## REQUIRED ACTIONS:
1. In the Phast overview, what type of calculations are carried out for explosions?
2. Write out the Phast overview again from "This presentation provides" through "or instantaneous releases.", replacing "vessels" with "tanks".

## TEXT:
══════
Presentation PDF (124.7 kB)

This presentation provides an overview of the hazard assessment software package Phast for consequence modelling of accidental releases of toxic or flammable chemicals to the atmosphere. The consequence modelling involves the following three consecutive steps:

1. First discharge calculations are carried out to set release characteristics for the hazardous chemical (including depressurisation to ambient). Scenarios which may be modelled includes releases from vessels (leaks or catastrophic ruptures), short pipes or long pipes and releases of combustion products following a warehouse fire. Released considered include releases of sub-cooled liquid, superheated liquid or vapour releases. Furthermore are considered un-pressurised or pressurised releases, and continuous, time-varying or instantaneous releases.

2. Secondly dispersion calculations are carried out to determine the concentrations of the hazardous chemical when the cloud travels in the downwind direction. This includes effects of jet, heavy-gas and passive dispersion. In the case of a two-phase release rainout may occur, and pool formation/spreading and re-evaporation is modelled. Also effects of indoor dispersion (for indoor releases) and building wakes can be accounted for.

3. Subsequently toxic or flammable calculations are carried out. For flammables, ignition may lead to fireballs (instantaneous releases), jet fires (pressurised flammable releases), pool fires (after rainout) and vapour cloud fires or explosions. Radiation calculations are carried out for fires, while overpressure calculations are carried out for explosions. For each event, the probability of death is determined using toxic or flammable probit functions.

The current presentation presents a brief overview of the above consequence methodology. It also summarizes the “verification” that the code correctly solves the mathematical model (i.e. that the calculated variables are a correct solution of the equations), “validation” against experimental data to show how closely the mathematical model agrees with the experimental results, and a “sensitivity analysis” including a large number of input parameter variations to ensure overall robustness of the code, and to understand the effect of parameter variations on the model predictions.
══════
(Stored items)
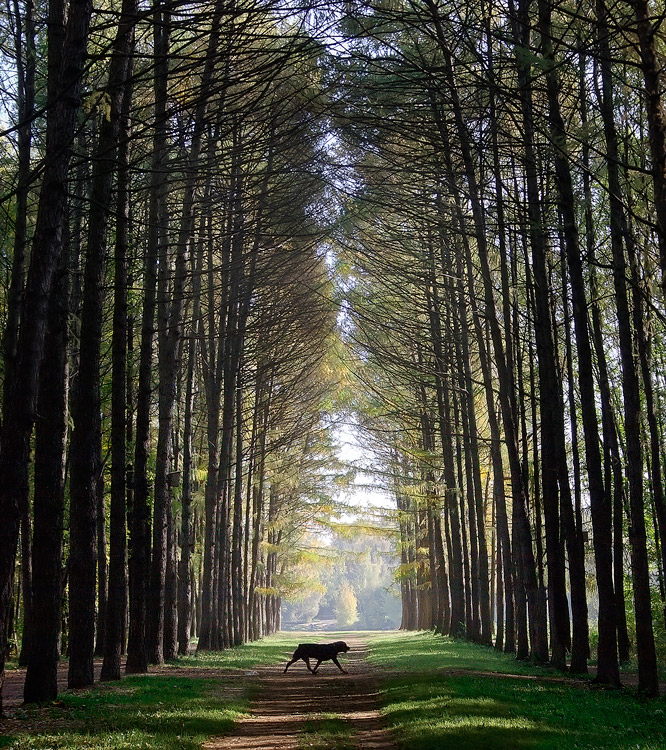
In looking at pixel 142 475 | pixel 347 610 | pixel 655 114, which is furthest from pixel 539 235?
pixel 347 610

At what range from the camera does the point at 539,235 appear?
13.3 m

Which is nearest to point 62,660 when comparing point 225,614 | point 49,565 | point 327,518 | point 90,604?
point 225,614

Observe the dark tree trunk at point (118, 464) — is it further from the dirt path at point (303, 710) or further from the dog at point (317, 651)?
the dog at point (317, 651)

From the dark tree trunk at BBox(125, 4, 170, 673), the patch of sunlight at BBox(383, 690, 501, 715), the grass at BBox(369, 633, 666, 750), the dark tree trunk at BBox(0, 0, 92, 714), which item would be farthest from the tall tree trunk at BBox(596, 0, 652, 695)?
the dark tree trunk at BBox(125, 4, 170, 673)

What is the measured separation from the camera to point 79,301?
19.7 metres

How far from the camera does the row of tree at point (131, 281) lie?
8.52 meters

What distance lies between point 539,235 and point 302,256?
553 inches

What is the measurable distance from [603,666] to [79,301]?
14.4 meters

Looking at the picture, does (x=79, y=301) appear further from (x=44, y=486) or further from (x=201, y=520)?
(x=201, y=520)

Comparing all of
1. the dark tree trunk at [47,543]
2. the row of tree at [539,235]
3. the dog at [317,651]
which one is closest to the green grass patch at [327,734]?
the dark tree trunk at [47,543]

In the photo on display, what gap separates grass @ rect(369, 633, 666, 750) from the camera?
763 cm

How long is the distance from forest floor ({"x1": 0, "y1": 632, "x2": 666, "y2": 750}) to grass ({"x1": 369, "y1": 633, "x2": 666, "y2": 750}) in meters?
0.02

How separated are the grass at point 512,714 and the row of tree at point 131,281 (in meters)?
4.61

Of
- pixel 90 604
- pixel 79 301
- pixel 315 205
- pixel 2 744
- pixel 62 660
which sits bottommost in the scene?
pixel 62 660
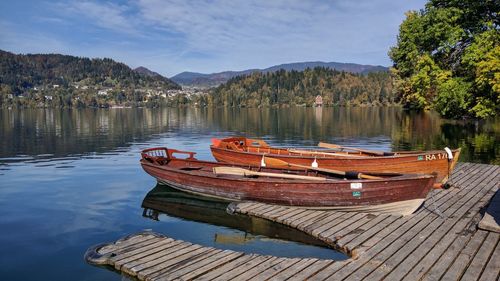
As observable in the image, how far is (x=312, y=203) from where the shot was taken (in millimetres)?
14977

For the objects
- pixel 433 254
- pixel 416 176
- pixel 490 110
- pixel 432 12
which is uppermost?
pixel 432 12

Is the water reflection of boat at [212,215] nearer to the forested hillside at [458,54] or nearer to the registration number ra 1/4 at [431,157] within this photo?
the registration number ra 1/4 at [431,157]

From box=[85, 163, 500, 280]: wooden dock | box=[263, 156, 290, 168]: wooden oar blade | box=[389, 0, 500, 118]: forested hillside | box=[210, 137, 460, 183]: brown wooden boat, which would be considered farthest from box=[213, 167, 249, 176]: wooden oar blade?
box=[389, 0, 500, 118]: forested hillside

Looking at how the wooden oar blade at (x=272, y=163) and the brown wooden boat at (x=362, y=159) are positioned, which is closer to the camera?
the brown wooden boat at (x=362, y=159)

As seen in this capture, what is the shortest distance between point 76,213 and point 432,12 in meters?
31.2

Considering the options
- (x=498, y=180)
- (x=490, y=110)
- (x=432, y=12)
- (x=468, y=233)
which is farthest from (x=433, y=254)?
(x=432, y=12)

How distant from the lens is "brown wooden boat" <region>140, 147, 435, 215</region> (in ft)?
44.5

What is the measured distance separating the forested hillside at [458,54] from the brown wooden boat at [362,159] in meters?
9.78

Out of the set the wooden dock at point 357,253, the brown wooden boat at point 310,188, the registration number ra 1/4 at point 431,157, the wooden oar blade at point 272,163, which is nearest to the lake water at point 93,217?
the wooden dock at point 357,253

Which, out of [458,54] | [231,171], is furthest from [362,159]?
[458,54]

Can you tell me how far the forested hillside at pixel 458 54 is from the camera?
27078mm

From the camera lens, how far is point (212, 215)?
658 inches

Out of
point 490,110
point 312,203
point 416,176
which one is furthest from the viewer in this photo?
point 490,110

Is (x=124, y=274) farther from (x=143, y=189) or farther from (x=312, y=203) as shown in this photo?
(x=143, y=189)
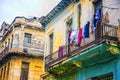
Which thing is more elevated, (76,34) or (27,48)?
(27,48)

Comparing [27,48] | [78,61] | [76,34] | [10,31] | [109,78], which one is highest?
[10,31]

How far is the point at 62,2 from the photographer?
66.2 ft

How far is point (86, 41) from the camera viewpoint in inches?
638

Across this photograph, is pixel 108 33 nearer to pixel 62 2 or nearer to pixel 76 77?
pixel 76 77

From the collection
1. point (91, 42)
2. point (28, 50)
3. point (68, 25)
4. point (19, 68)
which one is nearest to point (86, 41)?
point (91, 42)

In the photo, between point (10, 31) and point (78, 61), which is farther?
point (10, 31)

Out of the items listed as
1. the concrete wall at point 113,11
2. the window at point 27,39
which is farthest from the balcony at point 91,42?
the window at point 27,39

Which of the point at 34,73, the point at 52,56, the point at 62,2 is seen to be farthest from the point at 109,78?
the point at 34,73

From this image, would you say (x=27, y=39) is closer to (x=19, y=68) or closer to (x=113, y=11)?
(x=19, y=68)

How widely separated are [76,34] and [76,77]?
2.51 m

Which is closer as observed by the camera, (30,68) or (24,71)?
(24,71)

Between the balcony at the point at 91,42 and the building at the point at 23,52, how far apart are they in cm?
1047

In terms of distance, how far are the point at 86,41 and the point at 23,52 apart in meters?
15.0

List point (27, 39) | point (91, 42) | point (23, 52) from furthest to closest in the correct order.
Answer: point (27, 39), point (23, 52), point (91, 42)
══════
## OUTPUTS FOR THE TASKS:
1. Overpressure calculations are carried out for explosions.

2.
This presentation provides an overview of the hazard assessment software package Phast for consequence modelling of accidental releases of toxic or flammable chemicals to the atmosphere. The consequence modelling involves the following three consecutive steps:

1. First discharge calculations are carried out to set release characteristics for the hazardous chemical (including depressurisation to ambient). Scenarios which may be modelled includes releases from tanks (leaks or catastrophic ruptures), short pipes or long pipes and releases of combustion products following a warehouse fire. Released considered include releases of sub-cooled liquid, superheated liquid or vapour releases. Furthermore are considered un-pressurised or pressurised releases, and continuous, time-varying or instantaneous releases.